All the essays emphasize peasant agency and, to varying degrees, apply post-structuralist views on the multiple understandings and representations of violence. In the second of her three chapters, Poole traces how both gamonales and Cuzco indigenista intellectuals created a highly gendered and often nostalgic depiction of the “untamed” and violent High Provinces, presenting themselves as saviors who could bridle the Indians’ “indomitable spirit.” She then analyzes how these notions are recreated in contemporary ritual. In his two contributions—one on a 1931 skirmish between the police and Indians and the other on ritual battles—Benjamin Orlove examines diverse ways that violence is comprehended and presented. Peter Gose emphasizes the ubiquity of race in Andean practice and discourse, showing how racial notions shape spatial divisions in the town of Huaquirca.
José Luis Rénique analyzes political struggles of the 1980s in the High Provinces and the Lake Titicaca area, where the peasant movement thwarted the Shining Path. While analysts have presented the region as an unusual success story of civil society in Peru in the 1980s, Rénique deftly chronicles the complexity and human cost of those battles. The other essays provide a useful geographical and historical overview of the region and examine the legacy of the 1969 agrarian reform in one community.

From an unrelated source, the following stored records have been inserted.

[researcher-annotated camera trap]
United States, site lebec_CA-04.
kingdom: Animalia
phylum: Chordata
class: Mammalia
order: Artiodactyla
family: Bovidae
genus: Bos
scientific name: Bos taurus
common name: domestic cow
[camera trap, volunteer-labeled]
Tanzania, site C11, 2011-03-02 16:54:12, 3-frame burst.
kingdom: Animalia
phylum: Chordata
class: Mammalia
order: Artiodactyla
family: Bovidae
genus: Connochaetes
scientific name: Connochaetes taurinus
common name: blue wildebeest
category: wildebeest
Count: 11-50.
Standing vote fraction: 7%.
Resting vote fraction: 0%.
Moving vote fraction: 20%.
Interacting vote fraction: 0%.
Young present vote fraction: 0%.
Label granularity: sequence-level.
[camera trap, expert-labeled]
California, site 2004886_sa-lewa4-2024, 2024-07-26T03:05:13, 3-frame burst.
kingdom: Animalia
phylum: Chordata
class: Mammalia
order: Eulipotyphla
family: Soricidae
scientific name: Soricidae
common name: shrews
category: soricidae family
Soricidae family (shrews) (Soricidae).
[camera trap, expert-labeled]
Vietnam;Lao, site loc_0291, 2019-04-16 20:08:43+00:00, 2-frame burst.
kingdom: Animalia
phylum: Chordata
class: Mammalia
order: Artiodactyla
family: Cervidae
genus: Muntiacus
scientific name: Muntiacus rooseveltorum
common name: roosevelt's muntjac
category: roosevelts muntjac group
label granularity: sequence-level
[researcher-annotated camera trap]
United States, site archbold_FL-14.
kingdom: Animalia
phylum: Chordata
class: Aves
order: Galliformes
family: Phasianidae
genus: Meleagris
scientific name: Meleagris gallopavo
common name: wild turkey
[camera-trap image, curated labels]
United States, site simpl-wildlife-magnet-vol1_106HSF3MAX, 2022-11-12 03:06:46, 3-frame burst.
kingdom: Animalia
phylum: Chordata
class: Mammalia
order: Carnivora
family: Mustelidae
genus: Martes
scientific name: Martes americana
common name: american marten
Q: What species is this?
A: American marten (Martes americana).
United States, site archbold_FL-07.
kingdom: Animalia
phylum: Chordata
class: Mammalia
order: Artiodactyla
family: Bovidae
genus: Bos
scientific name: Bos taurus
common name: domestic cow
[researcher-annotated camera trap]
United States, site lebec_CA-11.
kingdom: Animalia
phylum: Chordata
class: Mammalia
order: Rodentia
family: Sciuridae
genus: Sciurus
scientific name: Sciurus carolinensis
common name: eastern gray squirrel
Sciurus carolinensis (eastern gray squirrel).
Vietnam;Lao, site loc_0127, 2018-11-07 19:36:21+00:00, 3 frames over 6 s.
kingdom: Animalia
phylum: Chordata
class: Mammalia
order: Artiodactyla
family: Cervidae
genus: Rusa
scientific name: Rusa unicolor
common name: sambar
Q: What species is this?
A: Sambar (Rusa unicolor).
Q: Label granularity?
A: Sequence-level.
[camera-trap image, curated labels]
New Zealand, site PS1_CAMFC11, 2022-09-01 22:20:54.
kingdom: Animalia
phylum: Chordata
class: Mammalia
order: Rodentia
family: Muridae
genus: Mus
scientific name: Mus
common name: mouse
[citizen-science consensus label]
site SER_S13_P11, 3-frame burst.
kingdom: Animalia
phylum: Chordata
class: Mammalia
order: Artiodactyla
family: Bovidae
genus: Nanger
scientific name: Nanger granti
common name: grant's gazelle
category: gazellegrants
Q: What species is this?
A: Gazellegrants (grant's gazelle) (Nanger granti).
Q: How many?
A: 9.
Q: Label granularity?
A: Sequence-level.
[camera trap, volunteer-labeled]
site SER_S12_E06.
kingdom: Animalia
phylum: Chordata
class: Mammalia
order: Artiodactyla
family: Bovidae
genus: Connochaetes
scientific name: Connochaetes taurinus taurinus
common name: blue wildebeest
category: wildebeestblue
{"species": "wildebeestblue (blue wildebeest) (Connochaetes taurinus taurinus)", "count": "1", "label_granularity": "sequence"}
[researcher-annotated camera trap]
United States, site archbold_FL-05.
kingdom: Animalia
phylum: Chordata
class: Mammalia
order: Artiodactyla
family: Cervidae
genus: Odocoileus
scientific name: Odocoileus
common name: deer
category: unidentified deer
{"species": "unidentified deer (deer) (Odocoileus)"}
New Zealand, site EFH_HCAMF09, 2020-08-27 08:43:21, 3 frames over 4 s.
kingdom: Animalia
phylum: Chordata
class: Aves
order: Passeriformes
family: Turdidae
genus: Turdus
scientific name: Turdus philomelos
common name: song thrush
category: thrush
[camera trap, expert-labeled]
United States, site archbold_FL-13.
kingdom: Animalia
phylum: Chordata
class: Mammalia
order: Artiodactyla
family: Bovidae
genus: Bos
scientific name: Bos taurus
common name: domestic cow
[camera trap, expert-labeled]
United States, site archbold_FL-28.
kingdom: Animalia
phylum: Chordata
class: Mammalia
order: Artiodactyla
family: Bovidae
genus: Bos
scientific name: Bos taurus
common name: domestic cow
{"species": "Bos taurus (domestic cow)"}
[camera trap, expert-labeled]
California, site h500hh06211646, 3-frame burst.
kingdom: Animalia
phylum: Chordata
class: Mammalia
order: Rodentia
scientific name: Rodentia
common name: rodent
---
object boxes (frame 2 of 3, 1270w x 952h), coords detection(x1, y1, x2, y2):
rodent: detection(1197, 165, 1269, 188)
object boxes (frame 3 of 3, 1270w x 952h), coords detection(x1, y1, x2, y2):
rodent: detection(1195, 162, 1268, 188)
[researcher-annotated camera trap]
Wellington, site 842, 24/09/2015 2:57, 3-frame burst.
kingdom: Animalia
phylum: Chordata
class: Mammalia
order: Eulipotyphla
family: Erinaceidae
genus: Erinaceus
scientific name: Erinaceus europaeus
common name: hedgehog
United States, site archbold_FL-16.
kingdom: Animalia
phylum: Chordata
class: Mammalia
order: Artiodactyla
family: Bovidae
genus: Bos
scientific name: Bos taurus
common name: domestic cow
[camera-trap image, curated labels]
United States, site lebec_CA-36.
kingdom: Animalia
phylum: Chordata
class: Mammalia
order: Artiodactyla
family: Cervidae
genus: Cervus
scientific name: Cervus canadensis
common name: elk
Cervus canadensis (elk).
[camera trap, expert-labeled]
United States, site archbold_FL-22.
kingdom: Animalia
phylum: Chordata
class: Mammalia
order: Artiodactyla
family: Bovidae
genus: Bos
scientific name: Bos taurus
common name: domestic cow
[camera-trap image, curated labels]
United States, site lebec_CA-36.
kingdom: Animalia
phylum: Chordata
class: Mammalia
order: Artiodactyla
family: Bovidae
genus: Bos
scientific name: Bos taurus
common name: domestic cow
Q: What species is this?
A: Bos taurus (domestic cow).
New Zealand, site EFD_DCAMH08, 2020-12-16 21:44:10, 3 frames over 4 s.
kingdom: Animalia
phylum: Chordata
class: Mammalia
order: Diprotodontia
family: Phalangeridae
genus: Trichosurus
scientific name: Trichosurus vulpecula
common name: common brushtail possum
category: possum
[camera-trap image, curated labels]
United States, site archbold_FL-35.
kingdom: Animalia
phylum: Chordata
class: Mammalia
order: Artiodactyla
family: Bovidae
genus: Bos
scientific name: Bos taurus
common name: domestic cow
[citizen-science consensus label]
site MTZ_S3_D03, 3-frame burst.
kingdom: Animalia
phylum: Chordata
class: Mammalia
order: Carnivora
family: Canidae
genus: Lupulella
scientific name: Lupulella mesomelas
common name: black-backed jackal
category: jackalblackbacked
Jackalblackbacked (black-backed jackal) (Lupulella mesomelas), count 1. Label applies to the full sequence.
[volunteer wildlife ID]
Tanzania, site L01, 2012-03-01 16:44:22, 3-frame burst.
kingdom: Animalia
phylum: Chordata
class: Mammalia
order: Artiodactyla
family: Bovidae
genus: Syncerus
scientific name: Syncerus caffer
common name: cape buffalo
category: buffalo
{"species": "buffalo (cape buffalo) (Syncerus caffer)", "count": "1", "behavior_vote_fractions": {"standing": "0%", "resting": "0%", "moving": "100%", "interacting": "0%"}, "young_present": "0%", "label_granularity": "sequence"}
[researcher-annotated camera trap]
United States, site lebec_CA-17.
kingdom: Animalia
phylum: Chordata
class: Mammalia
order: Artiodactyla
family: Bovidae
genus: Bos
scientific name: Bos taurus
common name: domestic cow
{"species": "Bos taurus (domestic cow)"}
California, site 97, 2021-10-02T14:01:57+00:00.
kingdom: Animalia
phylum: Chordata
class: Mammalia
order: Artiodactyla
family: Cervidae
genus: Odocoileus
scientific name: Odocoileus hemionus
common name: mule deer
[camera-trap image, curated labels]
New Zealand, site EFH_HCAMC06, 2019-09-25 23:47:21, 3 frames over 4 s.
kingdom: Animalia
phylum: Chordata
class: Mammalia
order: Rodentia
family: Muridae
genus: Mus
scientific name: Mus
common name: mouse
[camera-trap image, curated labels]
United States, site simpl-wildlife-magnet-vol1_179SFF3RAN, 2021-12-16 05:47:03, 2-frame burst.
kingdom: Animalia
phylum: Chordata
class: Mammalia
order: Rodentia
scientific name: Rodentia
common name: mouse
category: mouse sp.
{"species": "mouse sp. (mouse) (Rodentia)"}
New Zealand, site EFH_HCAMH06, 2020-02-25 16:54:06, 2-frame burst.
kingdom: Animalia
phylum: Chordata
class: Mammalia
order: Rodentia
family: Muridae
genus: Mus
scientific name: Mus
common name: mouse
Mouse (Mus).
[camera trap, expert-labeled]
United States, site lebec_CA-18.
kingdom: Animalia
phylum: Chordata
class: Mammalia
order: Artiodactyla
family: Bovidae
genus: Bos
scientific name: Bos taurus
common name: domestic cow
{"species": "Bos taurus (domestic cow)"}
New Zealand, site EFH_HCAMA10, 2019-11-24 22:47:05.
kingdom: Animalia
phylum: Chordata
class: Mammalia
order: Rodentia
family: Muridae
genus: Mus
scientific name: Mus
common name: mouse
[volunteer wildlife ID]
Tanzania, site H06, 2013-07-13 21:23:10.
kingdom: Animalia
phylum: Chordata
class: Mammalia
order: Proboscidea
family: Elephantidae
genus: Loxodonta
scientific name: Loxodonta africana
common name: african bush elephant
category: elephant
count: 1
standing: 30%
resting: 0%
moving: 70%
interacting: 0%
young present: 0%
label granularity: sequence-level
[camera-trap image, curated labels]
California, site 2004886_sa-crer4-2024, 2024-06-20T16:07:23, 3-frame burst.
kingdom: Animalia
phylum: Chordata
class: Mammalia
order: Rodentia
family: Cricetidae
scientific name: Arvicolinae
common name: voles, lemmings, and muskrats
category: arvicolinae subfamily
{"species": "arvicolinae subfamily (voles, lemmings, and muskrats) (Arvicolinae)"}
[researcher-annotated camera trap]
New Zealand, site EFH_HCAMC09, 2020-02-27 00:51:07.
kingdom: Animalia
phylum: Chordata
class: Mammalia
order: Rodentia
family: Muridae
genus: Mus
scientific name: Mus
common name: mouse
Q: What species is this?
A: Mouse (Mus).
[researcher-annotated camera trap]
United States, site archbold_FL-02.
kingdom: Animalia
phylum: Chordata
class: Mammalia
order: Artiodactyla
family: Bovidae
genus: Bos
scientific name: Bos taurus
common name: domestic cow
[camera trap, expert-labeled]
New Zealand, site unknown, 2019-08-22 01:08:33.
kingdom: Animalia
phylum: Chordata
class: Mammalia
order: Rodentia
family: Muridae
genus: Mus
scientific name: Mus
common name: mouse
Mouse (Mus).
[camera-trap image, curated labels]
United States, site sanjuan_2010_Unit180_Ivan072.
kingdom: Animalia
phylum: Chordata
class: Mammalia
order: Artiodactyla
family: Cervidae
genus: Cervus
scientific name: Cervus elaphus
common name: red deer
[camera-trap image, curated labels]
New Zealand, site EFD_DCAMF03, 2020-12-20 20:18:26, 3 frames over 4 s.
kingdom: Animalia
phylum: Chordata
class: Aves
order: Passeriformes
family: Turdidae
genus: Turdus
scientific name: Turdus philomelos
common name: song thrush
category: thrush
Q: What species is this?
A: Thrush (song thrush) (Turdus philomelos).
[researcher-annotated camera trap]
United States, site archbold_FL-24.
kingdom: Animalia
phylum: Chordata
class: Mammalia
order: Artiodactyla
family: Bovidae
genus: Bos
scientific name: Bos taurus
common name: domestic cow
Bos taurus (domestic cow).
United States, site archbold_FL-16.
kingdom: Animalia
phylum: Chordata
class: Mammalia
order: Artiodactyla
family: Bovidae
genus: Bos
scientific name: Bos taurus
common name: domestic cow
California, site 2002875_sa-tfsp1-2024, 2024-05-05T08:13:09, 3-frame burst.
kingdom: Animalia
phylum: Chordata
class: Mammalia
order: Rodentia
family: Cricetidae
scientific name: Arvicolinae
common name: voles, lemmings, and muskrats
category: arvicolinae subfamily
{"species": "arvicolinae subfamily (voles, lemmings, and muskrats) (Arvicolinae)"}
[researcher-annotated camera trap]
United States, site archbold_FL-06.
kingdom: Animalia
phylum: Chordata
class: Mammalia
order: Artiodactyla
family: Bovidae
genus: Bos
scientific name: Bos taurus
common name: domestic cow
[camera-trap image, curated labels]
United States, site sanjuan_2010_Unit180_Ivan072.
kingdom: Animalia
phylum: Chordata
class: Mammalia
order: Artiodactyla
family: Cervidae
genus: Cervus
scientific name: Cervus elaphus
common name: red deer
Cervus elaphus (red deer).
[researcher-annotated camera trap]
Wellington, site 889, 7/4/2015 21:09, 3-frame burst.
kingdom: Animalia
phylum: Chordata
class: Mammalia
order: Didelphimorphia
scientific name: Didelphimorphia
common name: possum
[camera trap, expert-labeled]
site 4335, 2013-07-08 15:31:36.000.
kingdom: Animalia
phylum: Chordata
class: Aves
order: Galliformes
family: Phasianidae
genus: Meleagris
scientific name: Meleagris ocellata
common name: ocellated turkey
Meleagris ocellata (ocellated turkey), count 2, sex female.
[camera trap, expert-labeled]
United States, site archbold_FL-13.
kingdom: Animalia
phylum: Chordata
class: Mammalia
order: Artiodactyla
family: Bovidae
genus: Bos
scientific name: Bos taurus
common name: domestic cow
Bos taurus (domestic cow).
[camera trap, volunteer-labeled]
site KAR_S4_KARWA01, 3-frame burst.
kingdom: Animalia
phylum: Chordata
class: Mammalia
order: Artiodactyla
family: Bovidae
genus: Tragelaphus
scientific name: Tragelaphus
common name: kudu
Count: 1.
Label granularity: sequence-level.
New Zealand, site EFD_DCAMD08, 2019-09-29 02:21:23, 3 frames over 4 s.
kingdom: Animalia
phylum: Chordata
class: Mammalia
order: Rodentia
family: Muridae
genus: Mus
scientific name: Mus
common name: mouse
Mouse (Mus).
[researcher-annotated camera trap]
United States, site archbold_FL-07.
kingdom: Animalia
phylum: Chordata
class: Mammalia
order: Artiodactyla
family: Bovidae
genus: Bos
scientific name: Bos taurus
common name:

While the introduction and many of the articles demonstrate the promise of recent thinking on violence, the concluding essay by Poole is less satisfactory. Arguing that different ideological blinders inhibited a full understanding of Shining Path by Peruvian and foreign intellectuals, Poole brings in the French Revolution, Foucault on fascism, and Abimael Guzman’s dense thesis to examine the guerrilla group. Her criticism is at times exaggerated and her alternative views are, in some regards, unconvincing. Not only is it presumptuous to imply that such disparate topics must be mastered in order to comprehend Shining Path, but her explanation does not adequately address why some groups supported this movement. In contrast, the sections of her conclusion on violence in the Upper Provinces are as innovative and intelligent as her other contributions, drawing together the key points of this fine volume. By focusing on a particular region, compiling the work of outstanding scholars, and incorporating innovative theoretical perspectives, Unruly Order constitutes a landmark book not only for Andean studies but also social theory.